Excerpt.
---

MOVIES | “The Music Never Stopped,” or, “The Amnesiac Hippie Who Never Lost His Swag”


Jim Kohlberg doesn’t deliver your average tearjerker with The Music Never Stopped. No, not just because it was powerful enough that I texted my dad “I love you” afterwards, because it’s visceral and funny and directs a punch straight to the gut of anyone who’s ever resonated with any kind of music, ever.

Estranged father and son Gabriel (Lou Taylor Pucci) and Henry Sawyer (J.K. Simmons) reconnect after the removal of a tumor leaves Gabriel with permanent brain damage. Unsure of who he is and unable to form new memories Gabriel is a resigned, nearly catatonic resident of a long term care facility whose days are guided by the note reminding him his father visits daily at 10 a.m. tacked to his bedroom wall.

Henry enlists a music therapist (Julia Ormond) to work with his son. Together they listen to records from the only period of time Gabriel remembers: 1964-1970. She patiently listens to him retell the story of the Dead show he never made it to. His relationship with his father had been severed when, impassioned in the wake of his bandmate’s receipt of a draft letter, Gabriel turned his band’s concert into an anti-war demonstration. Henry interpreted the action as an affront to his own military service and the memory of his brother who was killed in action, and Gabriel ran away to Greenwich Village. Where the audience could really start to hate Henry for his myopia, Jim Kohlberg does an above-average job making this less a case of “parents just don’t understand” and more of a sympathetic interpretation of the time’s generation gap. At first bitter about the music he thinks “poisoned” his formerly straight-laced son, Henry’s earnest love wins out and the two form new bonds over the Grateful Dead’s music.

---

Source information.
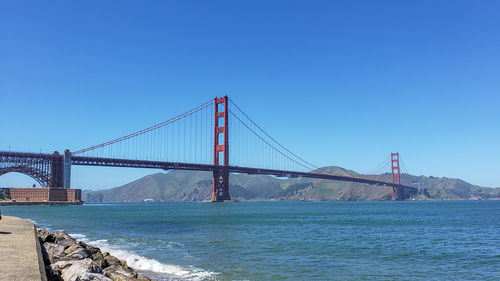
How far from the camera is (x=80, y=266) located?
831 cm

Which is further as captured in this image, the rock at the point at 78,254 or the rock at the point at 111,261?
the rock at the point at 111,261

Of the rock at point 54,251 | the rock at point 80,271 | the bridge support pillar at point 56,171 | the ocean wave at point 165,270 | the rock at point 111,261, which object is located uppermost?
the bridge support pillar at point 56,171

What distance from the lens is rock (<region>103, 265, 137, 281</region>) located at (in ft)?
31.9

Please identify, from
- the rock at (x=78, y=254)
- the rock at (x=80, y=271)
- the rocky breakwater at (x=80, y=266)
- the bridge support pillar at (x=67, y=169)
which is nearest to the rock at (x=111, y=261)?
the rocky breakwater at (x=80, y=266)

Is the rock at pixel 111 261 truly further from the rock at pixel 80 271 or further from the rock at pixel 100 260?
the rock at pixel 80 271

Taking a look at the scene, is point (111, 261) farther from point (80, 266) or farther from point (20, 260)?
point (20, 260)

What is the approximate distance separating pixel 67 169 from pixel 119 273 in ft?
277

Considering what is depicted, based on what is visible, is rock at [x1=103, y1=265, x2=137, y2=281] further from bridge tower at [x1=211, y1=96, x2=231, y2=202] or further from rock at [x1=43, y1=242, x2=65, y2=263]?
bridge tower at [x1=211, y1=96, x2=231, y2=202]

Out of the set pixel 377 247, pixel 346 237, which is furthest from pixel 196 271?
pixel 346 237

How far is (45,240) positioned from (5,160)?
81.4m

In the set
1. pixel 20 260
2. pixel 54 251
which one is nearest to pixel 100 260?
pixel 54 251

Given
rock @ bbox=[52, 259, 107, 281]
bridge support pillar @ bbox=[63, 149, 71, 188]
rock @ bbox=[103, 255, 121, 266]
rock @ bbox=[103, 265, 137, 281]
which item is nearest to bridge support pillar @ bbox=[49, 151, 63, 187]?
bridge support pillar @ bbox=[63, 149, 71, 188]

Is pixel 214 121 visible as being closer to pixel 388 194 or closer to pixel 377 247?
pixel 377 247

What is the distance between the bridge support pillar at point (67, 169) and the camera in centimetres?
8431
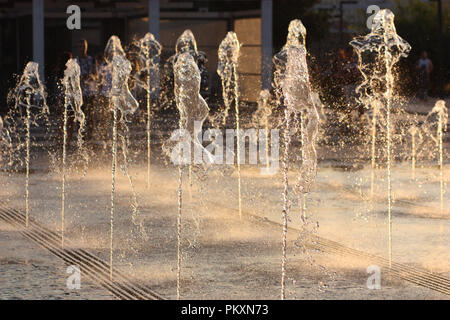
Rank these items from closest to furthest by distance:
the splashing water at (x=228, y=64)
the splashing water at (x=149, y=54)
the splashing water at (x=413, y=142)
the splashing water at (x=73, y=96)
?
the splashing water at (x=413, y=142), the splashing water at (x=73, y=96), the splashing water at (x=228, y=64), the splashing water at (x=149, y=54)

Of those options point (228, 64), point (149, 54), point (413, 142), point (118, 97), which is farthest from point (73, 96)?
point (149, 54)

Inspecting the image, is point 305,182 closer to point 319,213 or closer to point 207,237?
point 319,213

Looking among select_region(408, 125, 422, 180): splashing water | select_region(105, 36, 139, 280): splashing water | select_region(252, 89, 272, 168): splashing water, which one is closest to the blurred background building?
select_region(105, 36, 139, 280): splashing water

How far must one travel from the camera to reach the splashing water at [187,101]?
8116mm

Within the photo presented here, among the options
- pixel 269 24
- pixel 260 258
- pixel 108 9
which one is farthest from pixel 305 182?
pixel 108 9

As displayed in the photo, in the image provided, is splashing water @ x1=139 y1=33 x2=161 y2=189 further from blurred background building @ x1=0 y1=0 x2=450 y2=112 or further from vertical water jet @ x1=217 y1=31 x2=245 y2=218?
vertical water jet @ x1=217 y1=31 x2=245 y2=218

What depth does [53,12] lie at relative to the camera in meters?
31.2

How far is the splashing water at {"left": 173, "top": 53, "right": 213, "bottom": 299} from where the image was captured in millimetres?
8116

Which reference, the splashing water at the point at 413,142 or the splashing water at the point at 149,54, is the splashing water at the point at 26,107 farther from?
the splashing water at the point at 413,142

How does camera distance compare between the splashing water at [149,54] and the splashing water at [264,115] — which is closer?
the splashing water at [264,115]

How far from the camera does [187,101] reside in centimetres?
1443

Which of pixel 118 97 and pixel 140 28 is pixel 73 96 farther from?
pixel 140 28

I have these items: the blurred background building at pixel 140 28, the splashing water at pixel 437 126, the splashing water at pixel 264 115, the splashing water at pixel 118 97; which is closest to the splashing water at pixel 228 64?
the blurred background building at pixel 140 28

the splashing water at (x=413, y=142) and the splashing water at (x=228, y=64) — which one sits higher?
the splashing water at (x=228, y=64)
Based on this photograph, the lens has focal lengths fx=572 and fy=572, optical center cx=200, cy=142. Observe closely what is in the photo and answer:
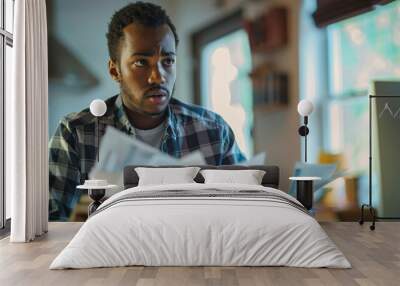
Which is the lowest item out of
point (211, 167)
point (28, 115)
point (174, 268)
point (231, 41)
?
point (174, 268)

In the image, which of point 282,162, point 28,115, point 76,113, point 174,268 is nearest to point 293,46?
point 282,162

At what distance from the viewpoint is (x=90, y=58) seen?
7.43m

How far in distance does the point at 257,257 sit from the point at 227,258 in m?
0.23

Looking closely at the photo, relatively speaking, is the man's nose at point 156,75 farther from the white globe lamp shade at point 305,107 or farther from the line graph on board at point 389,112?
the line graph on board at point 389,112

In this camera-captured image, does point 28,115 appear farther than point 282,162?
No

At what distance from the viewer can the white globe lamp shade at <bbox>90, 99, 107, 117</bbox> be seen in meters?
7.09

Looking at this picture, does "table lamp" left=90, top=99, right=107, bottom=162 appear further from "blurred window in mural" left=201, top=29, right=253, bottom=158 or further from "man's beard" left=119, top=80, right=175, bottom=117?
"blurred window in mural" left=201, top=29, right=253, bottom=158

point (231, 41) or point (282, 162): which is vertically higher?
point (231, 41)

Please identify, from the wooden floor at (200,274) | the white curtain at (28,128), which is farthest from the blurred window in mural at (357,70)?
the white curtain at (28,128)

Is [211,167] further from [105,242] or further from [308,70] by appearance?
[105,242]

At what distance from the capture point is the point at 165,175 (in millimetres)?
6789

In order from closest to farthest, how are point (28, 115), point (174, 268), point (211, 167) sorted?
point (174, 268), point (28, 115), point (211, 167)

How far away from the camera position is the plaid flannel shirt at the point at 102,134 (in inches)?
289

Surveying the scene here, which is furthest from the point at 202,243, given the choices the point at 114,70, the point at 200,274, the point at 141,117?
the point at 114,70
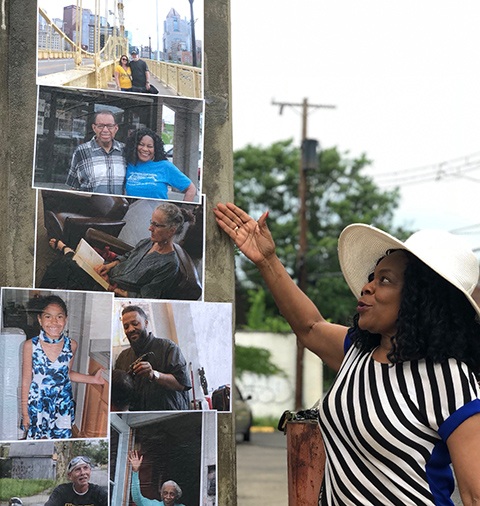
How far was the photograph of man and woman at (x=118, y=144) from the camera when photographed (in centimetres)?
293

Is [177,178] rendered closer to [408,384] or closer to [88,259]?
[88,259]

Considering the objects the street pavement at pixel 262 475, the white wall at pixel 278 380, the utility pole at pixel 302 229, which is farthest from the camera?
the white wall at pixel 278 380

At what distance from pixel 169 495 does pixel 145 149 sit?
3.74ft

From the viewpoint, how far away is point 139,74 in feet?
10.0

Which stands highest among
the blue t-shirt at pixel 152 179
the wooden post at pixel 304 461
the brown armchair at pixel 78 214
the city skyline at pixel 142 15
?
the city skyline at pixel 142 15

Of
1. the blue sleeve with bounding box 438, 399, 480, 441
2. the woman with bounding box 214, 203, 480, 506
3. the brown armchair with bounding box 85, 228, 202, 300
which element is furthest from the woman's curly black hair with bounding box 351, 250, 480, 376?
the brown armchair with bounding box 85, 228, 202, 300

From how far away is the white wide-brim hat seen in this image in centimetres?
293

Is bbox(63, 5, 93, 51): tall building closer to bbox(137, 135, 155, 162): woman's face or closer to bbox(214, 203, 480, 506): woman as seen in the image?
bbox(137, 135, 155, 162): woman's face

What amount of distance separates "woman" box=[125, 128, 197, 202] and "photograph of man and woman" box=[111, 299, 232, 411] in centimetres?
37

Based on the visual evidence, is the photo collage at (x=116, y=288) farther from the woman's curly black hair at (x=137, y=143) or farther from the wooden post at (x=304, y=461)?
the wooden post at (x=304, y=461)

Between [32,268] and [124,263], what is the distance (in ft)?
1.00

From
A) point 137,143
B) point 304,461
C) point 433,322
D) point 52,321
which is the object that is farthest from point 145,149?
point 304,461

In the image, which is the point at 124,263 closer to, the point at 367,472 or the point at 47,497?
the point at 47,497

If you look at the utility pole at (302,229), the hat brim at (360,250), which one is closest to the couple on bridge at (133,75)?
the hat brim at (360,250)
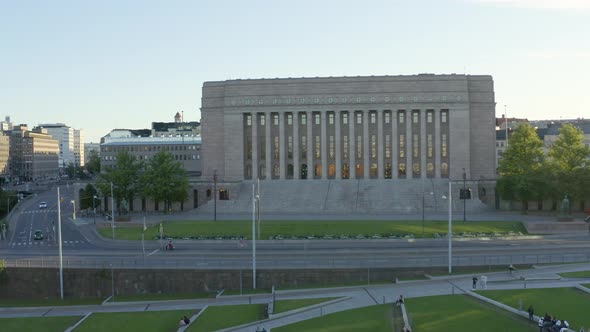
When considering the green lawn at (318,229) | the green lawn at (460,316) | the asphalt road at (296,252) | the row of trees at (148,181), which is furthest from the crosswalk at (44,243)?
the green lawn at (460,316)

---

Task to carry out.
Continue the review of "The Music Never Stopped" from its last sentence.

Answer.
Kohlberg also, thankfully, knows how to do humor. In a lot of ways The Music Never Stopped could have been subtitled The Amnesiac Hippie Who Never Lost His Swag. The surgery that left Gabriel without a memory also damaged the part of his brain that controls impulse, leaving him hilariously uninhibited and the audience with some relief from the gravity of the story. Flirting with a cafeteria worker (though he can’t remember he used the same line on her yesterday) you can tell the guy’s still got moves.

It’s a given that audiophiles will love this movie, but the tumultuous relationship between Gabriel and Henry will still tug at the heartstrings of those who associate the name “Pigpen” with the Peanuts character. And in either case, it’s worth the ticket price to see dad archetype J.K. Simmons cloaked in head-to-toe Deadhead garb.